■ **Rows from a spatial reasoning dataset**
================================
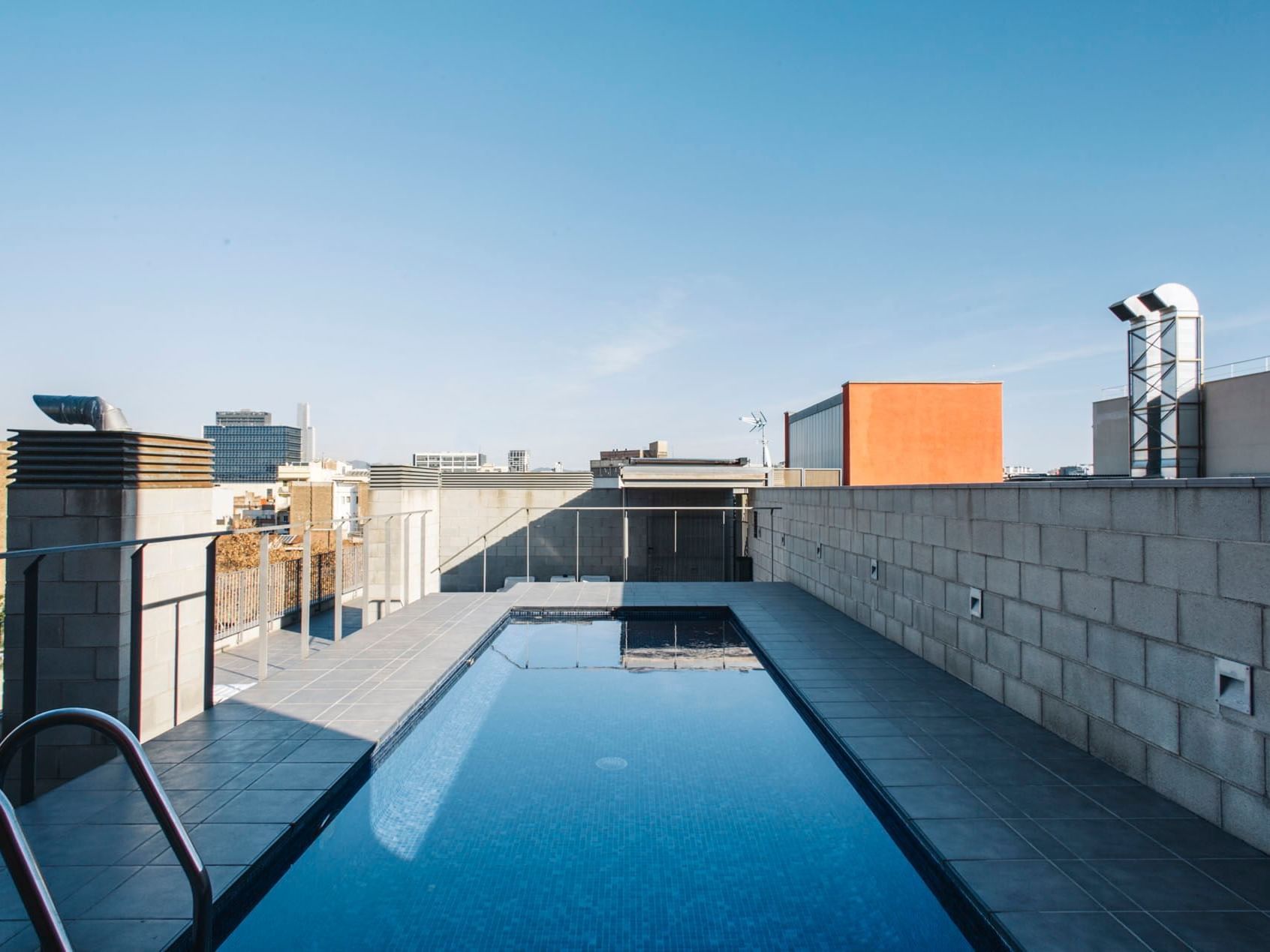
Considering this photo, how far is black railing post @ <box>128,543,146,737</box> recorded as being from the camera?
347 centimetres

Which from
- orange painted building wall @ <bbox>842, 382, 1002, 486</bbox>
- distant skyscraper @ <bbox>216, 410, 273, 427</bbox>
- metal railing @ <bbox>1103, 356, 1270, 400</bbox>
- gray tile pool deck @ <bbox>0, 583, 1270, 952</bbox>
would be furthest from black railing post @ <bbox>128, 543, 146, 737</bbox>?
distant skyscraper @ <bbox>216, 410, 273, 427</bbox>

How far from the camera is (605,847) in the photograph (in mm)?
2900

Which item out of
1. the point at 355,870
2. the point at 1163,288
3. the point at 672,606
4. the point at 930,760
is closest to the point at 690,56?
the point at 672,606

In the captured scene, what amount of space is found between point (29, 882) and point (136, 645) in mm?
2552

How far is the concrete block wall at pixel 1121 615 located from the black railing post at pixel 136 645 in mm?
5109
================================
■ **INSTRUCTIONS TO FOLLOW**
Rewrite all of the records above, replacing "black railing post" with "dark metal post" wherever it occurs and keeping everything else the same. Omit the pictures from your answer.

■ **FINAL RESULT**
Considering this photo, how far is dark metal post @ <box>128,543,146,737</box> recorded as being from the camera?
347 centimetres

Which from
- orange painted building wall @ <bbox>842, 382, 1002, 486</bbox>
- distant skyscraper @ <bbox>216, 410, 273, 427</bbox>
- metal railing @ <bbox>1103, 356, 1270, 400</bbox>
- gray tile pool deck @ <bbox>0, 583, 1270, 952</bbox>
would be furthest from dark metal post @ <bbox>128, 543, 146, 737</bbox>?
distant skyscraper @ <bbox>216, 410, 273, 427</bbox>

How far from the camera is (605,847) in the photograph (in mm)?
2900

Which item out of
1. the point at 355,870
2. the point at 1163,288
3. the point at 672,606
4. the point at 930,760
is closest to the point at 690,56?
the point at 672,606

In the captured scene, what amount of space is found between point (29, 882) and point (136, 645) in mm?
2552

How far is the concrete block wall at pixel 1121 615 located from the dark metal post at pixel 136 645 in mm?
5109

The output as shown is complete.